Job
Count the lines in the entries below that contain the string "woman", treating uppercase and lowercase as different, and reply with the number alone.

Extracted material
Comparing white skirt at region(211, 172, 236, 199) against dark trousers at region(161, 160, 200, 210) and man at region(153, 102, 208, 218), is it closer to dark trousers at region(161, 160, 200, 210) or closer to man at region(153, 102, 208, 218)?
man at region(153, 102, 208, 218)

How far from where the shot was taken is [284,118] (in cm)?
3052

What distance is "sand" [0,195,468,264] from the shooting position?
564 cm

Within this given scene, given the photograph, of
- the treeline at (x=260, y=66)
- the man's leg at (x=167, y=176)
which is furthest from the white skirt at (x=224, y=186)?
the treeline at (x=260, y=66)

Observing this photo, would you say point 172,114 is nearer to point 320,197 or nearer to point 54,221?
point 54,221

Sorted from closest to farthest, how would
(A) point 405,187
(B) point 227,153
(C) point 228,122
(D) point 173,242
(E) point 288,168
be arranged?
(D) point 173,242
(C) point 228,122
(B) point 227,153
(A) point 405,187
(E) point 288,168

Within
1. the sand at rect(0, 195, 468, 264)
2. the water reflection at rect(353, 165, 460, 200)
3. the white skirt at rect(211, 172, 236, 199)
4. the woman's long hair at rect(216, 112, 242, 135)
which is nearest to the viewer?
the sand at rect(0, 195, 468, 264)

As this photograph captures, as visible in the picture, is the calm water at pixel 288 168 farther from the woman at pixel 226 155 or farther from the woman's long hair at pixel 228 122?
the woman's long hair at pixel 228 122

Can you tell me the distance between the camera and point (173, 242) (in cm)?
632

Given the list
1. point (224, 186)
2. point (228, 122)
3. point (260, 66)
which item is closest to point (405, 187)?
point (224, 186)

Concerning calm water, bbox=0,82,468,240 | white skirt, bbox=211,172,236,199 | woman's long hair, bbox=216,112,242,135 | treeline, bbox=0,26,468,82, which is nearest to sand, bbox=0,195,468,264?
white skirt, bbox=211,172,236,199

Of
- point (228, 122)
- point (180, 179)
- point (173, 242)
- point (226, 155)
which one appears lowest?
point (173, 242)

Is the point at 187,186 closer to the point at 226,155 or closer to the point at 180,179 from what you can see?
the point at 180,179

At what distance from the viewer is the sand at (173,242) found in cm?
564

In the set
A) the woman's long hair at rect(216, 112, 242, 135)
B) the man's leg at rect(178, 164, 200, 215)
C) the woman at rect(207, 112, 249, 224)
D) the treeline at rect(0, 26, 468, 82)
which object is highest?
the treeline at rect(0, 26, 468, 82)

---

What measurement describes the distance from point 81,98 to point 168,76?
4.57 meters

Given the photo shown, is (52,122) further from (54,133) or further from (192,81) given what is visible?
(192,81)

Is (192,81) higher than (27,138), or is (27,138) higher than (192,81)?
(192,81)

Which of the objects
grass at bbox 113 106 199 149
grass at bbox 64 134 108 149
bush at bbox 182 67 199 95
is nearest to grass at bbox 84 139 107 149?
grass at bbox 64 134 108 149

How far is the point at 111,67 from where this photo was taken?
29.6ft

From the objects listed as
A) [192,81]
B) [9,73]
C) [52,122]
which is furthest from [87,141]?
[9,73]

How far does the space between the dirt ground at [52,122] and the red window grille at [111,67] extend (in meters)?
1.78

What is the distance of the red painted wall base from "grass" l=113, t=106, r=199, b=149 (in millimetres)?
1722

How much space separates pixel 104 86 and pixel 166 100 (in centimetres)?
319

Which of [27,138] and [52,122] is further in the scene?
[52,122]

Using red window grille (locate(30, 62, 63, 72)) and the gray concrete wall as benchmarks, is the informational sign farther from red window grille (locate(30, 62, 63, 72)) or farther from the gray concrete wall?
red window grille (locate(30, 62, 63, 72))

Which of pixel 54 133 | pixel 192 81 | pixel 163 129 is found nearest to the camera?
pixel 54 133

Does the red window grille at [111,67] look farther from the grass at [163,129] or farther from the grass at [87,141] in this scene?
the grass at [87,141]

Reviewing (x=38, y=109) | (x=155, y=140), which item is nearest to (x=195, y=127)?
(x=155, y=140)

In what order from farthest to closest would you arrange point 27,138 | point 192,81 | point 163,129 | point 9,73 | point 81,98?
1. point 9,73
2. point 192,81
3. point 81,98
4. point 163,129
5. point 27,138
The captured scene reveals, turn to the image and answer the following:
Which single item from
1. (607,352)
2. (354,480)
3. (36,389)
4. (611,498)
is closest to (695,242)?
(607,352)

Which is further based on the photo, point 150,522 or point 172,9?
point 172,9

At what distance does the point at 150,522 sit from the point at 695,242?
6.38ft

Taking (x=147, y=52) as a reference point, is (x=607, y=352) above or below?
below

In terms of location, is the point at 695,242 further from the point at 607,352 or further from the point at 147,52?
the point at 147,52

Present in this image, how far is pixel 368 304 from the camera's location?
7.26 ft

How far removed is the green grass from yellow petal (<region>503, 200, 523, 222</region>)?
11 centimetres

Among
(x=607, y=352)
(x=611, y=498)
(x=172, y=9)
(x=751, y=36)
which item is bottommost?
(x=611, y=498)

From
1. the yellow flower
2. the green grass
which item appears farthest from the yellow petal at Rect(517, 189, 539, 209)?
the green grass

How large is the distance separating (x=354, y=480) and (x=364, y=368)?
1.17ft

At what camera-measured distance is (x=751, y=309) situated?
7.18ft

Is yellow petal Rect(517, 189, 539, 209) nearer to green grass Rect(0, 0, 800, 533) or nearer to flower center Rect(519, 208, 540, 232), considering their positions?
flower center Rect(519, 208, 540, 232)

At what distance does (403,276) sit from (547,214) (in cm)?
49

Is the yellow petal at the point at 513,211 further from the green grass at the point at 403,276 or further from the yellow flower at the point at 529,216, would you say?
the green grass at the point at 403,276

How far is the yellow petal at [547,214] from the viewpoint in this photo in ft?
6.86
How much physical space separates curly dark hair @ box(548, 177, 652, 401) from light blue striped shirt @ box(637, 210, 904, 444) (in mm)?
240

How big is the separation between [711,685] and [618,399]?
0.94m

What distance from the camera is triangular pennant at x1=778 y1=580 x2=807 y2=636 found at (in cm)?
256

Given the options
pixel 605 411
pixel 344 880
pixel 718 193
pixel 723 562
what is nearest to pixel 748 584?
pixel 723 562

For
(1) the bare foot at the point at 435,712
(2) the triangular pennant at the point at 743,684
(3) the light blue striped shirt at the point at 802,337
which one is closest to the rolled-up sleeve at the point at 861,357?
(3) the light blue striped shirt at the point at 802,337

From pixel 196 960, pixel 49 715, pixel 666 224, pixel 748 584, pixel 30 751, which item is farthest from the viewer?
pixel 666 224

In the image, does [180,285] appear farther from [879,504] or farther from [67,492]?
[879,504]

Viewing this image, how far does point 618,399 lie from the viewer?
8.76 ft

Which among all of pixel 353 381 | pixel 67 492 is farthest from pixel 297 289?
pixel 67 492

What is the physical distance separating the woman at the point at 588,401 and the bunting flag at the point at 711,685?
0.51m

* * *

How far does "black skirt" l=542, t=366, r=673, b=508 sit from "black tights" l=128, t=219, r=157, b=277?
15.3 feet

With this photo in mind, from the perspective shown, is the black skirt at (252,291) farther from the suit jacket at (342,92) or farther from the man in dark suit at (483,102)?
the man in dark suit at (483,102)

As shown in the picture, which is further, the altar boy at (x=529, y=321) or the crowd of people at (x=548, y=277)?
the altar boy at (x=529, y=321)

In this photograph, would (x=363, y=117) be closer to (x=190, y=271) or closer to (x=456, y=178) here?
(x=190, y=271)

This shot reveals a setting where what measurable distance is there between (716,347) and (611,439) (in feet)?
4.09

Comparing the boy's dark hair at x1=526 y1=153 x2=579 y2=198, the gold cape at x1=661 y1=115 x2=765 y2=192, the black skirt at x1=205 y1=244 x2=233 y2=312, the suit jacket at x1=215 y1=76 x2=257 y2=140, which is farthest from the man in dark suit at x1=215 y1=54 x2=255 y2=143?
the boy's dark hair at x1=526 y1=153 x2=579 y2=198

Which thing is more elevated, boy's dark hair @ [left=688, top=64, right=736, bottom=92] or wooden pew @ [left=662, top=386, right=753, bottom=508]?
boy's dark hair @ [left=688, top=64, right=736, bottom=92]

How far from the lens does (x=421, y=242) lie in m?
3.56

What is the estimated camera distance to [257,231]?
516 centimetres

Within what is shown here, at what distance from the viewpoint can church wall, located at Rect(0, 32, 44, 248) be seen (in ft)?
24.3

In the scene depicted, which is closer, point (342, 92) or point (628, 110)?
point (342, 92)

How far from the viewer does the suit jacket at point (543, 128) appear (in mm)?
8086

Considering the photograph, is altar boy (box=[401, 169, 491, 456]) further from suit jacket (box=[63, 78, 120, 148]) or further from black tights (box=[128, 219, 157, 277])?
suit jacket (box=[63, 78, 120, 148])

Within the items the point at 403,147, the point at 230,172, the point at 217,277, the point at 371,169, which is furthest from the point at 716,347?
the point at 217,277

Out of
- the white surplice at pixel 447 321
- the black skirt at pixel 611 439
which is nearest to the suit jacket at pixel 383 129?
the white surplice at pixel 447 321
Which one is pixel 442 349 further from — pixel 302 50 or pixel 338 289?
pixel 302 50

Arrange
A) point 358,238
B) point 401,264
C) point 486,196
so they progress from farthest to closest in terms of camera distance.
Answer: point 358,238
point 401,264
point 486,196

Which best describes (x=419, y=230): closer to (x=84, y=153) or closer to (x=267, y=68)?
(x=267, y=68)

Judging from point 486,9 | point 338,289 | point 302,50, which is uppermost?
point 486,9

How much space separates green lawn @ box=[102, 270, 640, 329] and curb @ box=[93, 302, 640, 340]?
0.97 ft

Worked answer
7